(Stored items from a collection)
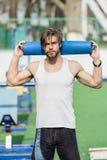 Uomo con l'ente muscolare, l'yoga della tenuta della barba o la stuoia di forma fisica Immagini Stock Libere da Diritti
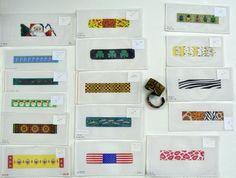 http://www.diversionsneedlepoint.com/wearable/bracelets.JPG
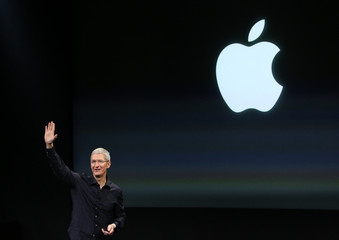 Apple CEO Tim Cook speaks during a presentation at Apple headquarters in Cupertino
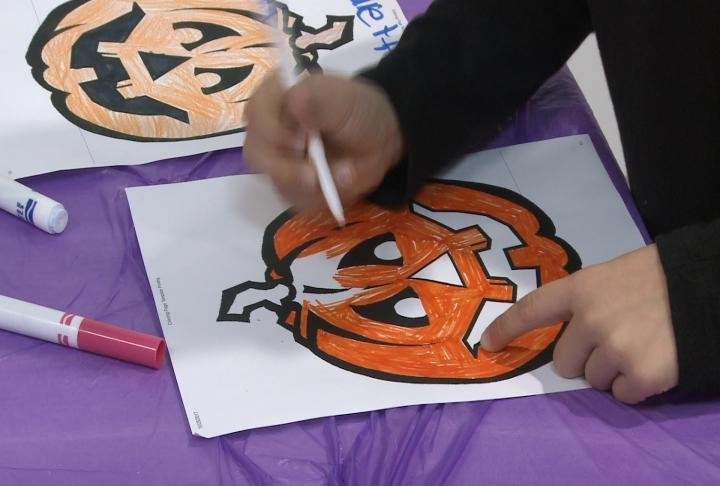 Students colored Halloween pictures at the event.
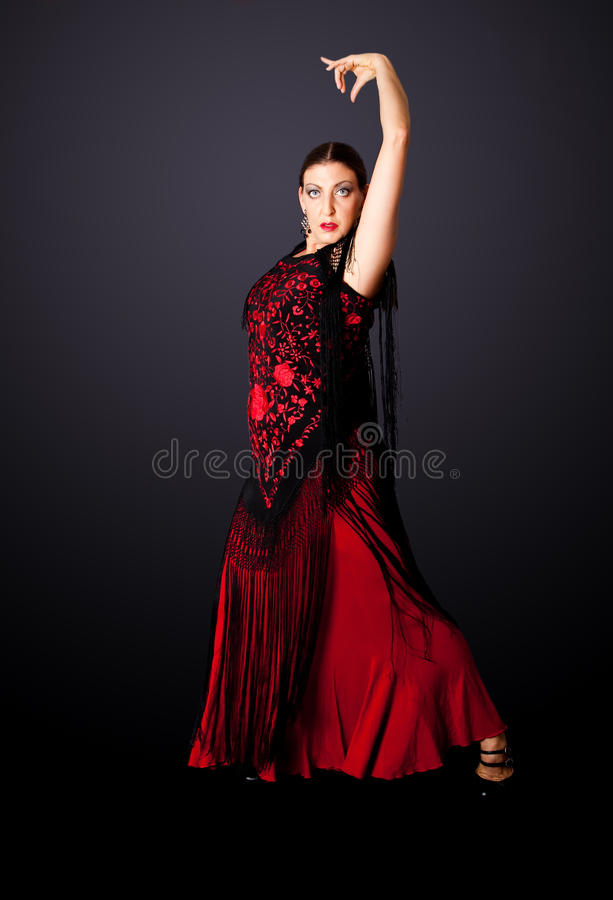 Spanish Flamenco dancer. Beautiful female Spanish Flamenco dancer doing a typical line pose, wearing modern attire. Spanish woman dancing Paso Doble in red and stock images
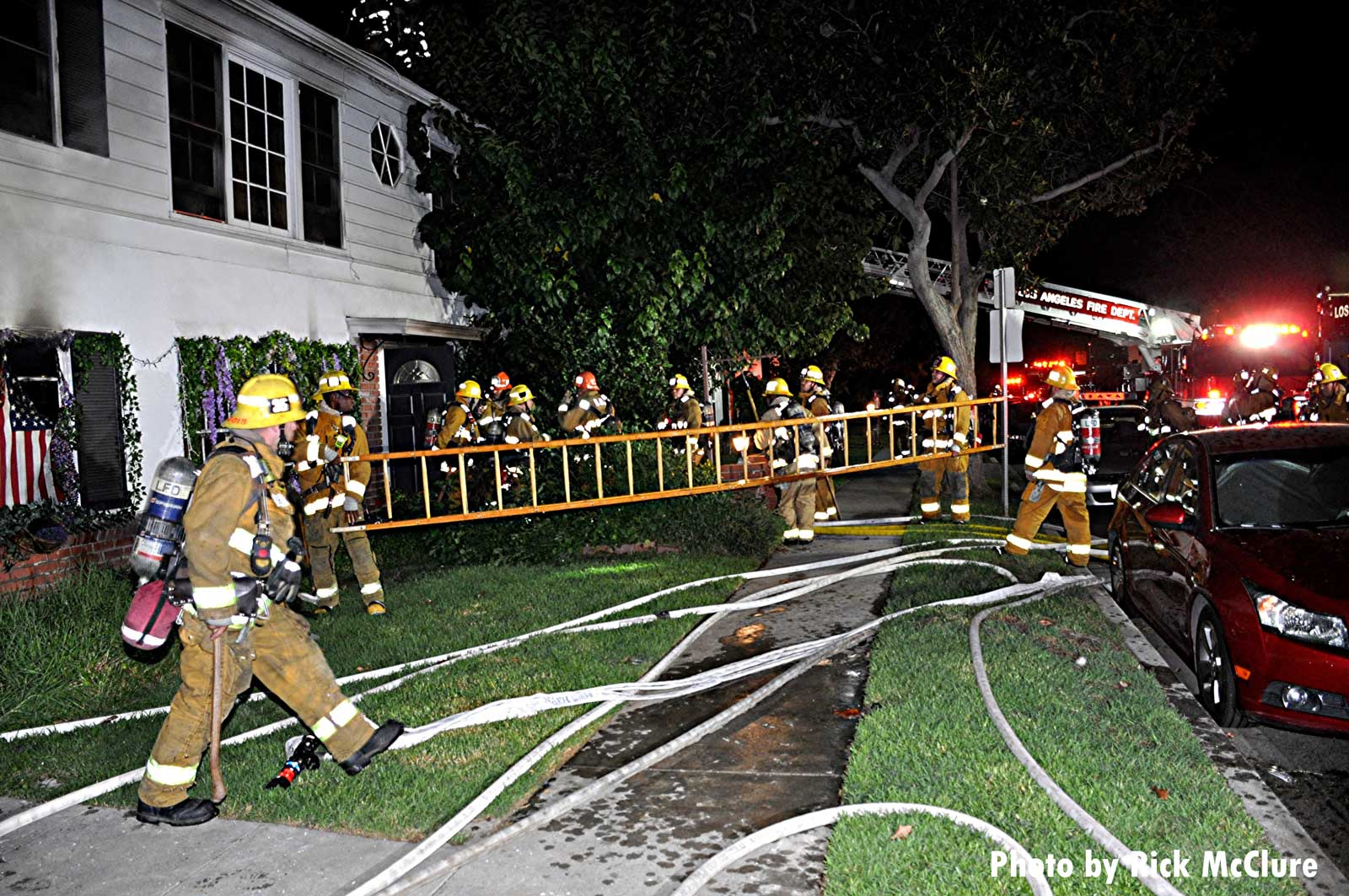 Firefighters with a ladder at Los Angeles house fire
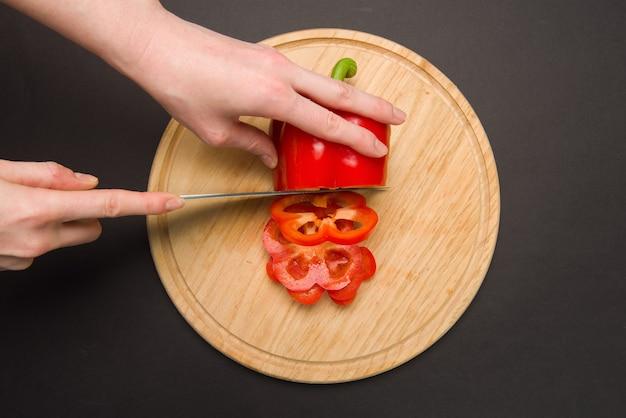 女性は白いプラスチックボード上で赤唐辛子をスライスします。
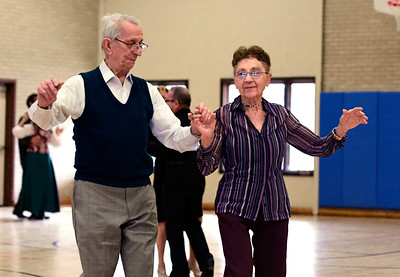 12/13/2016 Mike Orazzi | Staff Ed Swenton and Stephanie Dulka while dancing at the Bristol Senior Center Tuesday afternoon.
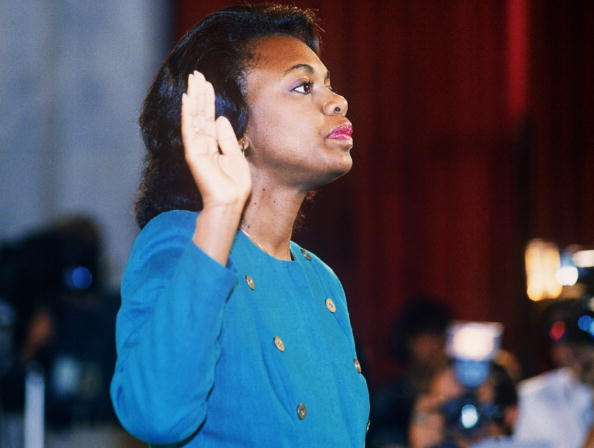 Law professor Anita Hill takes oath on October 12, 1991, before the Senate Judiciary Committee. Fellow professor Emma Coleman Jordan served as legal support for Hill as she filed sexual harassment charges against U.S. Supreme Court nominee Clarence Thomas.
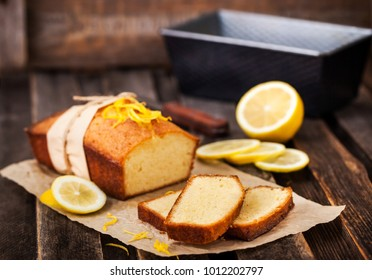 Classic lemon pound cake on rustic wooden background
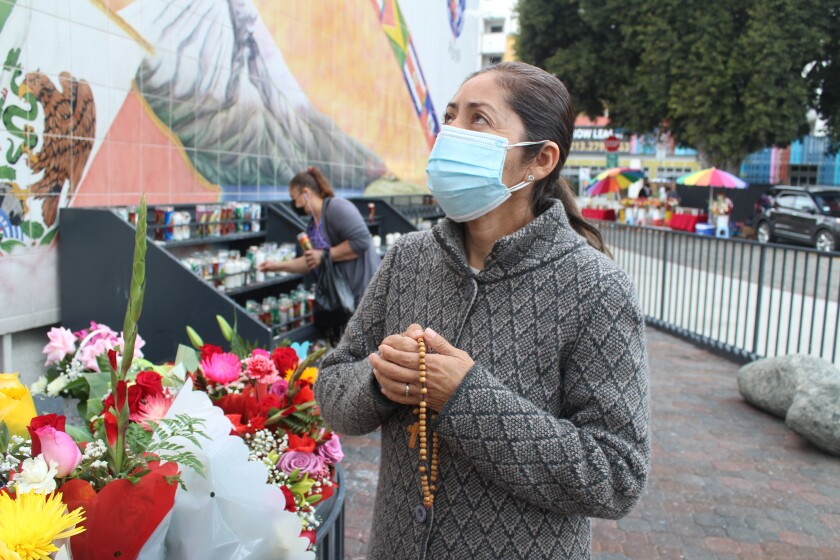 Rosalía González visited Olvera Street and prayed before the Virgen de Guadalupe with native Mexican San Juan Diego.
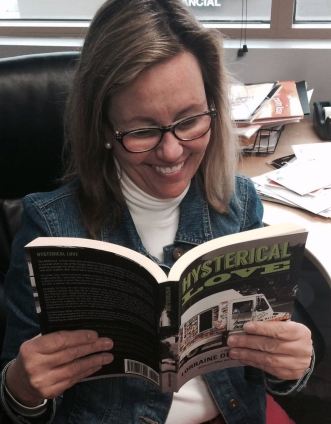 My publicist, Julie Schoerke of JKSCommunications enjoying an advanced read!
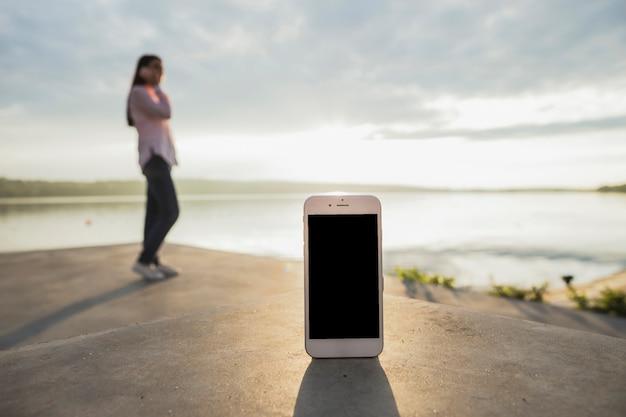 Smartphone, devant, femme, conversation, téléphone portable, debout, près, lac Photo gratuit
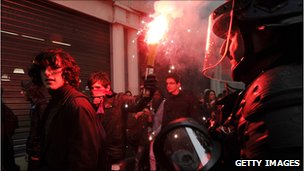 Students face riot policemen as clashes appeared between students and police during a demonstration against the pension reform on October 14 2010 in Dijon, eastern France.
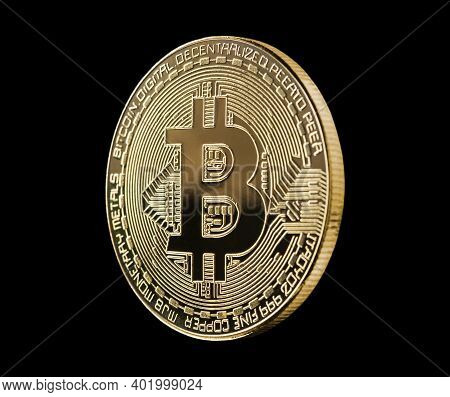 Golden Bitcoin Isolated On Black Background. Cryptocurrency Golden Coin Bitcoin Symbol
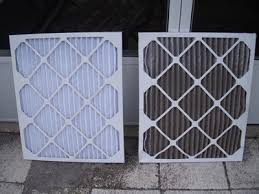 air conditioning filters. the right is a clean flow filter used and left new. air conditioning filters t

PROBLEM TO SOLVE: Here the records must be restated exactly, minus any images.

EXERCISE RESPONSE:
 Uomo con l'ente muscolare, l'yoga della tenuta della barba o la stuoia di forma fisica Immagini Stock Libere da Diritti
 http://www.diversionsneedlepoint.com/wearable/bracelets.JPG
 Apple CEO Tim Cook speaks during a presentation at Apple headquarters in Cupertino
 Students colored Halloween pictures at the event.
 Spanish Flamenco dancer. Beautiful female Spanish Flamenco dancer doing a typical line pose, wearing modern attire. Spanish woman dancing Paso Doble in red and stock images
 Firefighters with a ladder at Los Angeles house fire
 女性は白いプラスチックボード上で赤唐辛子をスライスします。
 12/13/2016 Mike Orazzi | Staff Ed Swenton and Stephanie Dulka while dancing at the Bristol Senior Center Tuesday afternoon.
 Law professor Anita Hill takes oath on October 12, 1991, before the Senate Judiciary Committee. Fellow professor Emma Coleman Jordan served as legal support for Hill as she filed sexual harassment charges against U.S. Supreme Court nominee Clarence Thomas.
 Classic lemon pound cake on rustic wooden background
 Rosalía González visited Olvera Street and prayed before the Virgen de Guadalupe with native Mexican San Juan Diego.
 My publicist, Julie Schoerke of JKSCommunications enjoying an advanced read!
 Smartphone, devant, femme, conversation, téléphone portable, debout, près, lac Photo gratuit
 Students face riot policemen as clashes appeared between students and police during a demonstration against the pension reform on October 14 2010 in Dijon, eastern France.
 Golden Bitcoin Isolated On Black Background. Cryptocurrency Golden Coin Bitcoin Symbol
 air conditioning filters. the right is a clean flow filter used and left new. air conditioning filters t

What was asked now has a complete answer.